José Mourinho ha esposto il tesserato alla berlina che, per significato etimologico, era l’antica pena che consisteva nell’esporre al pubblico il condannato illustrandone il reato con bando e cartelli su un palco rialzato. Il portoghese ha detto che da un mese il calciatore Zaniolo gli ha chiesto di non utilizzarlo perché non si sente nella condizione psicologica giusta.
Premesso che il professionista, intendo il calciatore, che avanza una tale giustificazione rivela una fragilità caratteriale preoccupante, la scelta dell’allenatore-dirigente-responsabile tecnico di mettere in pubblico la questione, è la manifesta esibizione, già conosciuta, di un ego superiore ai fatti e, in contemporanea, di una totale noncuranza del patrimonio del club e della situazione privata del calciatore. Va da sé che esporre, in un ambiente come quello romano e romanista, il caso Zaniolo, porta i facinorosi, già noti per gli ultimi accadimenti autostradali con i gentiluomini napoletani, a scatenarsi come sanno e come possono.
Zaniolo non giocherà più nella Roma, ma non riesce a vivere a Roma e questo non preoccupa affatto il portoghese allenatore o i Friedkin titolari della ditta giallorossa. E’ una bella pagina del libro “come non comportarsi in pubblico quando si tratta un fatto privato”, edito da qualunque azienda o società.

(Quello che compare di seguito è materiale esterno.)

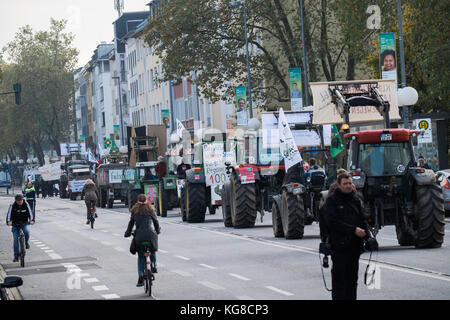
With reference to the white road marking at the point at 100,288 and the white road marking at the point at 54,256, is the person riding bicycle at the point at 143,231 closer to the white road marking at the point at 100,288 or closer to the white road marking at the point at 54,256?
the white road marking at the point at 100,288

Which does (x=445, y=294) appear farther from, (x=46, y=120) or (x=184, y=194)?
(x=46, y=120)

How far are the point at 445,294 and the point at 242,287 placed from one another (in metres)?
3.42

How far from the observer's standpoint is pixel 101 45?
14075 centimetres

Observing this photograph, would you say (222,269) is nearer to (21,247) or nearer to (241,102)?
(21,247)

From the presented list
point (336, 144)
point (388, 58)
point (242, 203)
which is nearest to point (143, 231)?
point (336, 144)

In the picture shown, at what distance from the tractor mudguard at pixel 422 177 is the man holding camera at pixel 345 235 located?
844 centimetres

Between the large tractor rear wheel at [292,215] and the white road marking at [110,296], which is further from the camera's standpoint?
the large tractor rear wheel at [292,215]

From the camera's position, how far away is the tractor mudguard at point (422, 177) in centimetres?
1891

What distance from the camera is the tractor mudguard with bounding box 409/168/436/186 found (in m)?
18.9

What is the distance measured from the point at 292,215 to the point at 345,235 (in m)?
12.4

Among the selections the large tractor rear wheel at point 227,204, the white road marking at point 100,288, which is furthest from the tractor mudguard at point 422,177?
the large tractor rear wheel at point 227,204

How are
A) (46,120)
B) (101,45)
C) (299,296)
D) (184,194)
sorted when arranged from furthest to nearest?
(101,45), (46,120), (184,194), (299,296)

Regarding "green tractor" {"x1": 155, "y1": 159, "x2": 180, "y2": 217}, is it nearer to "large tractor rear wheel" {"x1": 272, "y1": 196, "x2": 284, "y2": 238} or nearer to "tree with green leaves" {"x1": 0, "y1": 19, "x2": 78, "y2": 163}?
"large tractor rear wheel" {"x1": 272, "y1": 196, "x2": 284, "y2": 238}
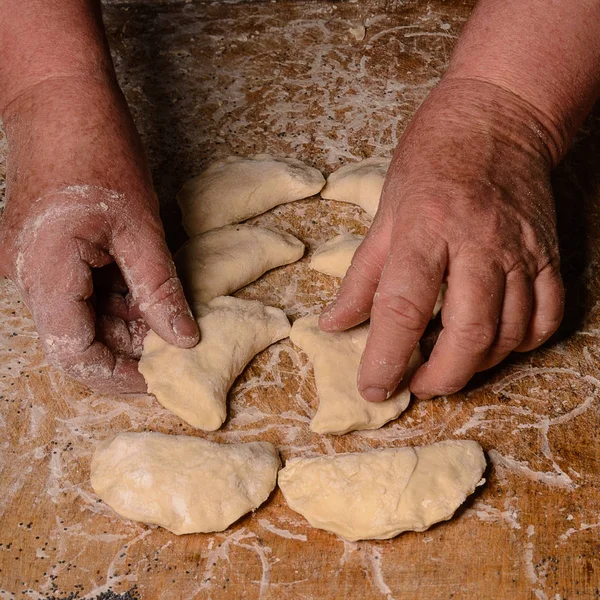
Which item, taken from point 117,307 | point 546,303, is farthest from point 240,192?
point 546,303

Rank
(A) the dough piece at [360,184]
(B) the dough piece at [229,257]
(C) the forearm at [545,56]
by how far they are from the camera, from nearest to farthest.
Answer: (C) the forearm at [545,56] → (B) the dough piece at [229,257] → (A) the dough piece at [360,184]

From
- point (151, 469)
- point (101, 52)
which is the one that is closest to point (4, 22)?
point (101, 52)

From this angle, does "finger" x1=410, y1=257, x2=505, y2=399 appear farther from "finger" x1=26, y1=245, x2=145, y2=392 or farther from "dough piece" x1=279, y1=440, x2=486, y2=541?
"finger" x1=26, y1=245, x2=145, y2=392

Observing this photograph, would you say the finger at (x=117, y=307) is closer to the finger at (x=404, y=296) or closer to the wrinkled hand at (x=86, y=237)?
the wrinkled hand at (x=86, y=237)

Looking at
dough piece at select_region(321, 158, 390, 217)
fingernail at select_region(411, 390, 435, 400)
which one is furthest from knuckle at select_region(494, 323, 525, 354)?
dough piece at select_region(321, 158, 390, 217)

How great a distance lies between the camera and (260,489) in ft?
4.59

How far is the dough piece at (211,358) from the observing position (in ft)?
4.89

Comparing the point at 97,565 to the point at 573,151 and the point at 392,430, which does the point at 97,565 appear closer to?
the point at 392,430

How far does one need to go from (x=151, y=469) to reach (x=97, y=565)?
0.19 metres

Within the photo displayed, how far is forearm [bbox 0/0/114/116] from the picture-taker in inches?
61.8

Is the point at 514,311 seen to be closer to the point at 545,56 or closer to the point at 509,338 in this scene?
the point at 509,338

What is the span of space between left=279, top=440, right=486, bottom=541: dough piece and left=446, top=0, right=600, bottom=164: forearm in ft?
2.23

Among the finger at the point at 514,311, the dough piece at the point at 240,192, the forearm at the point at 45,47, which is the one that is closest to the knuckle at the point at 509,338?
the finger at the point at 514,311

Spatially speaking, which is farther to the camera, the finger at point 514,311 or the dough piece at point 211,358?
the dough piece at point 211,358
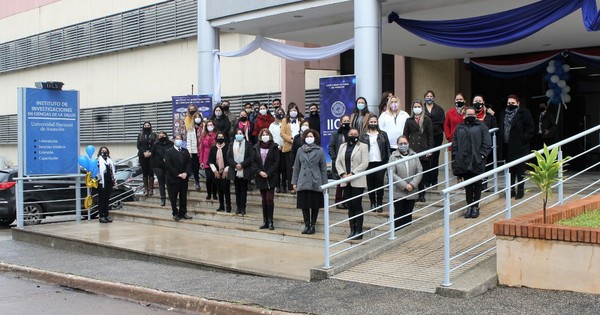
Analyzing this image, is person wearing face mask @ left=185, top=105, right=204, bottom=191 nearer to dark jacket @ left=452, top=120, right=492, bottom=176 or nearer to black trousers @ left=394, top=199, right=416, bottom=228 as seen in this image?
black trousers @ left=394, top=199, right=416, bottom=228

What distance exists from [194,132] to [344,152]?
564cm

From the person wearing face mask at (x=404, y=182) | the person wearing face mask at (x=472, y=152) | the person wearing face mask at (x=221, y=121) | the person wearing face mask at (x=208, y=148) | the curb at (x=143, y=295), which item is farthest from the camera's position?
the person wearing face mask at (x=221, y=121)

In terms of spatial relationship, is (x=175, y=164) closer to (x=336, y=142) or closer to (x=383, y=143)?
(x=336, y=142)

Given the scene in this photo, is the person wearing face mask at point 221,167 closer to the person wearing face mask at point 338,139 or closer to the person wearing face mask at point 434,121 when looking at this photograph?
the person wearing face mask at point 338,139

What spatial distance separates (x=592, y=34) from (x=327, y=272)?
1019 centimetres

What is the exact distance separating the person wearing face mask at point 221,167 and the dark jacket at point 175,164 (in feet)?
2.70

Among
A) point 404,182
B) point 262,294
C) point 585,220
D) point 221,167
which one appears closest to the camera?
point 585,220

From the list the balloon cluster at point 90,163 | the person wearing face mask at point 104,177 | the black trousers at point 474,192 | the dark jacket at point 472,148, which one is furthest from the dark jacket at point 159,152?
the black trousers at point 474,192

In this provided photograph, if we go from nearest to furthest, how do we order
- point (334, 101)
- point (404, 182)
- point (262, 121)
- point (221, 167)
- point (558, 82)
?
point (404, 182), point (334, 101), point (221, 167), point (262, 121), point (558, 82)

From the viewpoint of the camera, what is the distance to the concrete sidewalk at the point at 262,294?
7523 mm

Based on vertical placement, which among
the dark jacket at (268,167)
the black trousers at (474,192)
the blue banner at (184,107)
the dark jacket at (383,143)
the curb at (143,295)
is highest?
the blue banner at (184,107)

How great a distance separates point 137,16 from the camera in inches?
1155

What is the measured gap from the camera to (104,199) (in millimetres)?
16297

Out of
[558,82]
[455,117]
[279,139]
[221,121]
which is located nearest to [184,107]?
[221,121]
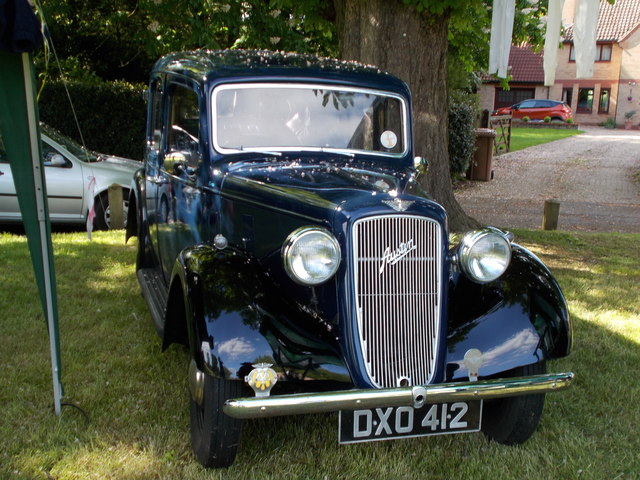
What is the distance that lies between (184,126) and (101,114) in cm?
911

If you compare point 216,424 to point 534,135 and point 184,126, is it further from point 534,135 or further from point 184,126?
point 534,135

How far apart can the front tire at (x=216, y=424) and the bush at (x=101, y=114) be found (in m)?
10.4

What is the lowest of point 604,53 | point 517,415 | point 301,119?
point 517,415

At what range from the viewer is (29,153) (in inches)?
129

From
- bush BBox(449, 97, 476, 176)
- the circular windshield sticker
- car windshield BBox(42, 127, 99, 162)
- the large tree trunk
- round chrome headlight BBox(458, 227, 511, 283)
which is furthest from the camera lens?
bush BBox(449, 97, 476, 176)

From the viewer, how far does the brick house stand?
36.3 m

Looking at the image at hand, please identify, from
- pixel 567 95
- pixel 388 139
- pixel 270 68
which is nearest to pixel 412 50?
pixel 388 139

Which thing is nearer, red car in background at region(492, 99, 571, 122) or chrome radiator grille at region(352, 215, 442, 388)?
chrome radiator grille at region(352, 215, 442, 388)

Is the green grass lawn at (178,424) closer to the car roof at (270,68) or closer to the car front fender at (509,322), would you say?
the car front fender at (509,322)

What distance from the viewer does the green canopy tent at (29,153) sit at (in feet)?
10.2

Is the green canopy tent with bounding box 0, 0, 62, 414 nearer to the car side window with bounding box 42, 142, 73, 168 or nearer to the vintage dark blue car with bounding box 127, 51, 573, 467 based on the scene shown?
the vintage dark blue car with bounding box 127, 51, 573, 467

Il ragazzo ha colpe sue, di comportamento, di spavalderia, di educazione, ma il tecnico e il club sono colpevoli di un comportamento inelegante e inopportuno. Totale: Zaniolo si troverà un nuovo domicilio, per sicurezza propria, e una nuova squadra, per la propria carriera; la Roma e Mourinho cercheranno un sostituto e il popolo giallorosso applaudirà l’epilogo di questa commedia.